Citoyen de Trois-Rivières, Jean-Claude Gagnon consacre de 40 à 60 heures par semaine à la recherche et à l’écriture généalogiques. Pour ce retraité de la compagnie Bell, l’ennui n’existe pas. C’est devant son ordinateur et non avec une bêche qu’il creuse le sol de ses ancêtres pour trouver les racines profondes de leur passage sur terre.

«Je me souviens très bien à quel moment j’ai commencé à m’intéresser à la généalogie. J’habitais alors dans la région de Gatineau et j’étais allé aux funérailles de mon oncle Gérald Gagnon au Saguenay. Rendu sur place, j’ai réalisé à quel point il y avait là des cousins que je ne connaissais pas. Je suis allé voir les plus vieux de chaque famille et je les ai invités à déjeuner le lendemain afin de leur proposer d’organiser une grande rencontre familiale ici au Saguenay. Je leur ai alors promis d’écrire un livre sur la généalogie de la famille en vue de cette rencontre. C’est comme ça que tout a commencé.

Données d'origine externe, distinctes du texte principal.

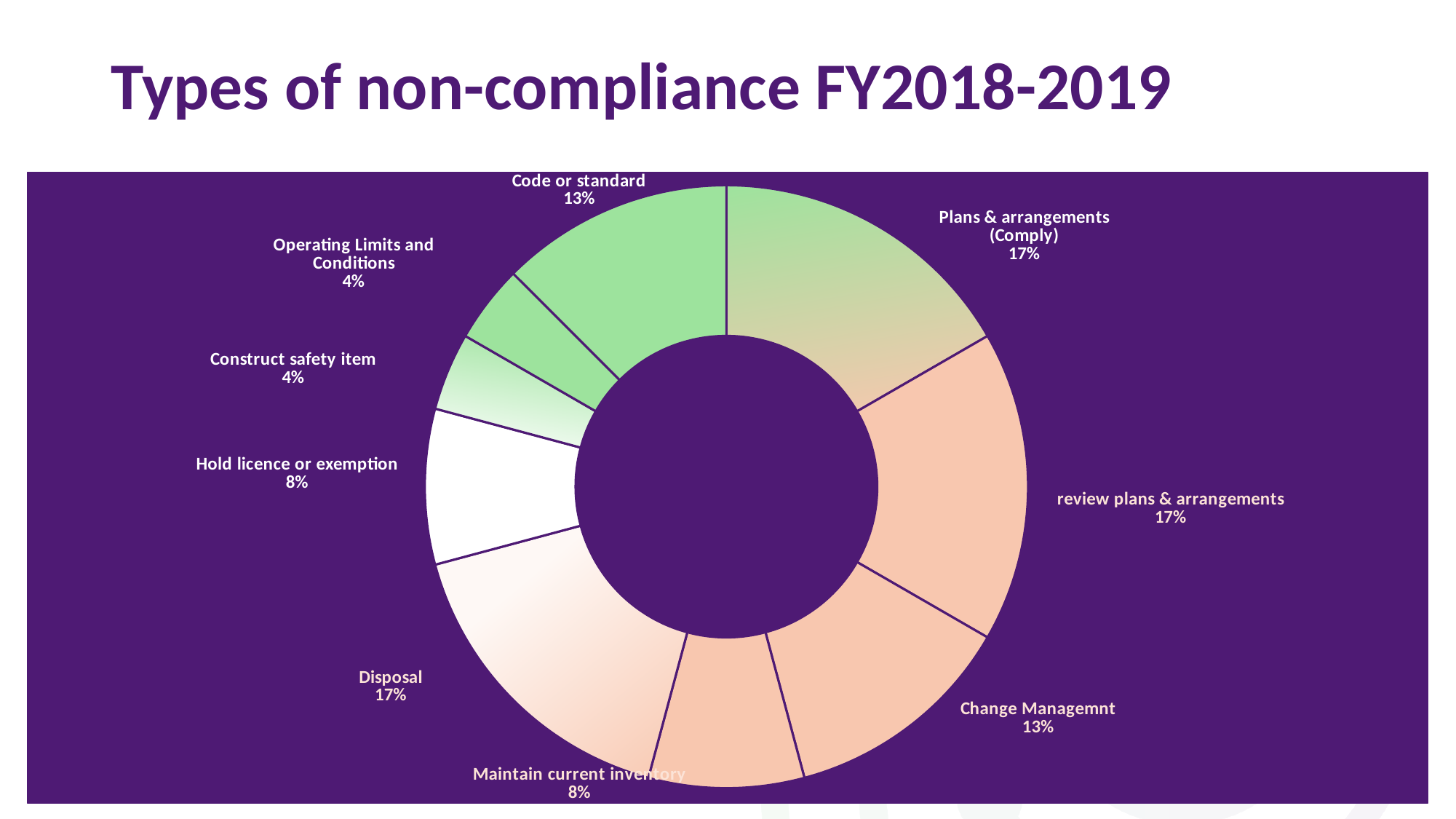
Which is larger, Disposal or Code or standard? Disposal What is the difference in percentage points between review plans & arrangements and Change Managemnt? 4 What kind of chart is shown on the slide? doughnut chart What is the value shown for Hold licence or exemption? 8% What share does Code or standard have in the chart? 13% What percentage of non-compliance is attributed to Disposal? 17% What is the value for Change Managemnt? 13% What percentage is shown for Construct safety item? 4% What percentage is shown for Maintain current inventory? 8% What is the difference in percentage points between Plans & arrangements (Comply) and Construct safety item? 13 How many categories are shown in the chart? 9 Which is larger, Hold licence or exemption or Operating Limits and Conditions? Hold licence or exemption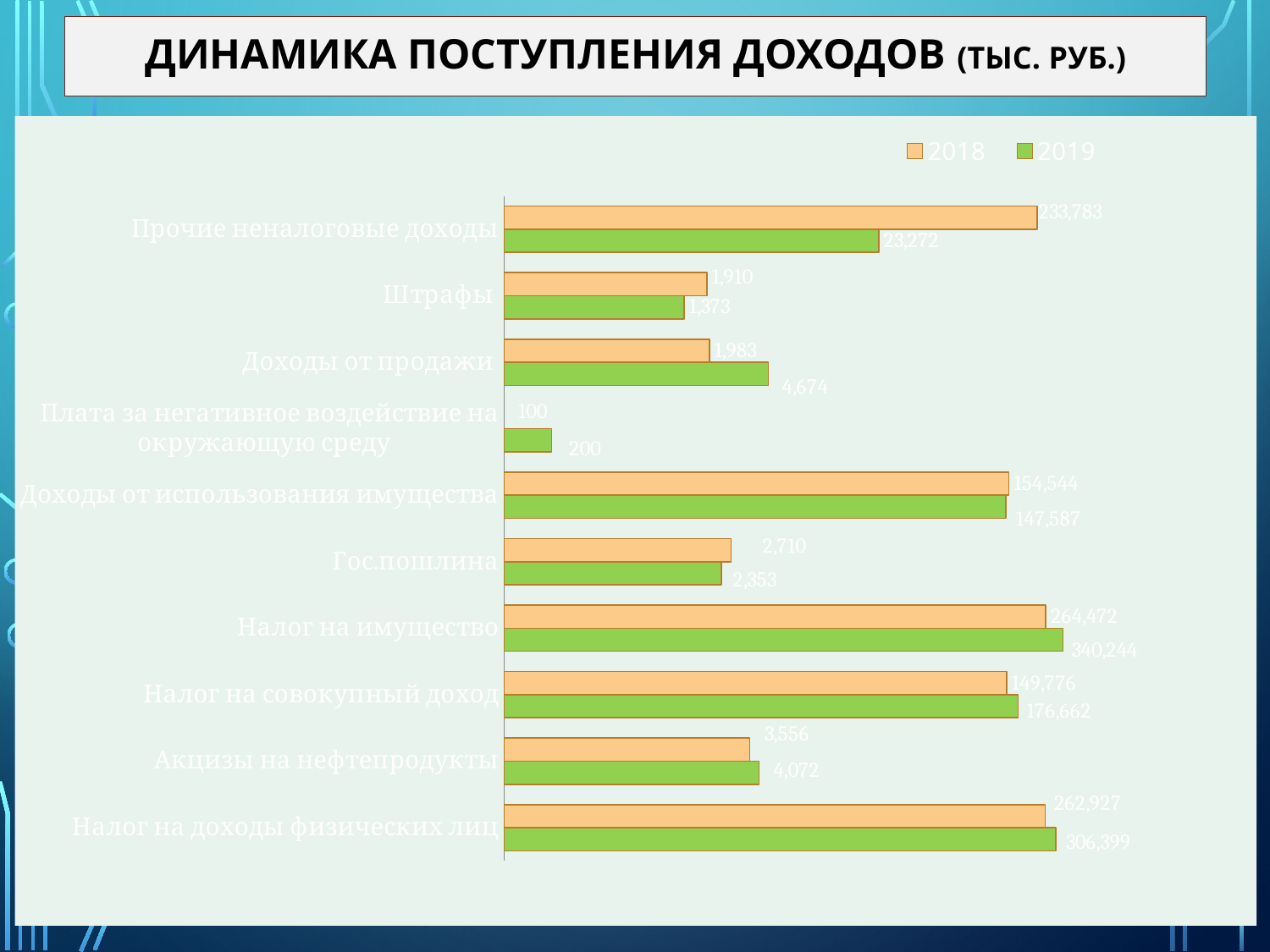
Which category has the lowest 2018 value? Плата за негативное воздействие на окружающую среду How many series does the legend list? 2 What is the 2018 value for Прочие неналоговые доходы? 233,783 What is the difference between the 2019 and 2018 values for Налог на имущество? 75,772 Which category has the highest 2019 value? Налог на имущество What is the difference between the 2019 and 2018 values for Налог на совокупный доход? 26,886 How many categories are shown on the chart? 10 What is the 2019 value for Налог на имущество? 340,244 What is the 2019 value for Налог на доходы физических лиц? 306,399 Which is larger for Доходы от продажи: the 2018 value or the 2019 value? 2019 What type of chart is shown on the slide? Bar chart What is the title of the chart? ДИНАМИКА ПОСТУПЛЕНИЯ ДОХОДОВ (ТЫС. РУБ.)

«J’ai écrit au fil des ans une dizaine de livres, tous sur l’histoire et la généalogie. Parmi ceux-ci, j’en ai consacré un à la famille Girouard, ce qui m’a amené à faire un répertoire des prêtres du diocèse d’Ottawa et de Gatineau-Hull; un aux Belzile, qui sont des descendants des Gagnon; un à la petite Aurore Gagnon, mieux connue sous le nom d’Aurore l’enfant martyre et, plus récemment, à la noblesse de la famille Gagnon, en collaboration avec Jean-Paul Gagnon, et aux Gagnon de Rivière-Ouelle à l’occasion des fêtes du 350e anniversaire de cette paroisse. De tous mes livres, celui qui m’a le plus ému est celui que j’ai écrit sur la petite Aurore. C’était bouleversant et ce qui me chagrine le plus est de constater que de tels drames se produisent encore de nos jours.

«Tous mes livres ont été édités à compte d’auteur, car je fais cela pour mon plaisir. Je collectionne tout ce qui se publie dans les journaux sur la petite histoire de la famille. Je possède des milliers de documents sur mon ordinateur, que je partage sur la page Facebook de notre association. J’ai aussi accumulé des milliers de photos et plus de 12 500 cartes mortuaires. C’est devenu une véritable passion pour moi.

«Je n’ai jamais été tenté par l’écriture romanesque. C’est vraiment la généalogie qui m’intéresse. Je n’ai pas d’autres livres en chantier pour le moment, mais je travaille à constituer une banque de données pour l’automne sur les Innus de Mashteuiatsh, la communauté à laquelle appartenait ma mère, qui était autochtone.

«Mes enfants ne sont pas vraiment intéressés par tout cela. C’est pourquoi je prévois léguer le fruit de mes recherches aux sociétés d’histoire du Saguenay et de Trois-Pistoles.»